Describe how species interactions produce the following evolutionary trajectories in two species
and explain how we know if these processes are occurring or have occurred in two species.
b. Trait matching

Answer 28

Trait matching occurs when two species coevolve traits to strengthen a mutualistic interaction, like flowers evolving to attract specific pollinators and pollinators adapting to access nectar. Evidence includes interaction specificity and phenotype changes tailoring each species to the other, benefiting both.

Question 29

Describe how species interactions produce the following evolutionary trajectories in two species
and explain how we know if these processes are occurring or have occurred in two species.
c. Evolutionary ‘arms race’

Answer 29

An evolutionary arms race occurs when predator-prey, herbivore-plant, or parasite-host traits evolve oppositely. Prey develop defenses (e.g., toxicity), while predators evolve resistance, driving reciprocal selection over time. Evidence includes strong prey defenses (toxins, chemicals) and predator adaptations (resistance, tolerance).

Question 30

Crypsis

Answer 30

Crypsis is when an organism mimics its environment to avoid detection. It helps prey evade predators and predators ambush prey.

Question 31

Masquerading

Answer 31

Masquerading is when an organism mimics another object or structure, appearing as something it’s not (e.g., leaves, sticks, bird poop).
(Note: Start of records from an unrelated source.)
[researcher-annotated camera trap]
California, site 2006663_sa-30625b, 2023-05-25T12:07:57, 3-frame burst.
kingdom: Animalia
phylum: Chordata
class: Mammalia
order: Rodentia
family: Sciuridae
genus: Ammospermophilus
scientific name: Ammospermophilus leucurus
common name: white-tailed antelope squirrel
Unlike crypsis, it’s noticeable but misidentified, helping prey evade predators and predators ambush prey.

Question 32

Müllerian mimicry

Answer 32

Müllerian mimicry occurs when multiple defended species share visible warning signals, like bright coloration in poison dart frogs, to deter predators. Unlike crypsis or masquerading, it highlights danger through honest communication of toxicity or other defenses

Question 33

Batesian mimicry

Answer 33

Batesian mimicry occurs when a harmless species mimics a defended one, like ground-burrowing owls imitating rattlesnake sounds. Unlike Müllerian mimicry, it’s dishonest, as the mimic lacks actual defenses but benefits from predator avoidance.

Question 34

What is the difference between being poisonous and being venomous?

Answer 34

Poisonous species use toxins defensively to avoid being eaten, while venomous species use toxins offensively to immobilize or consume prey.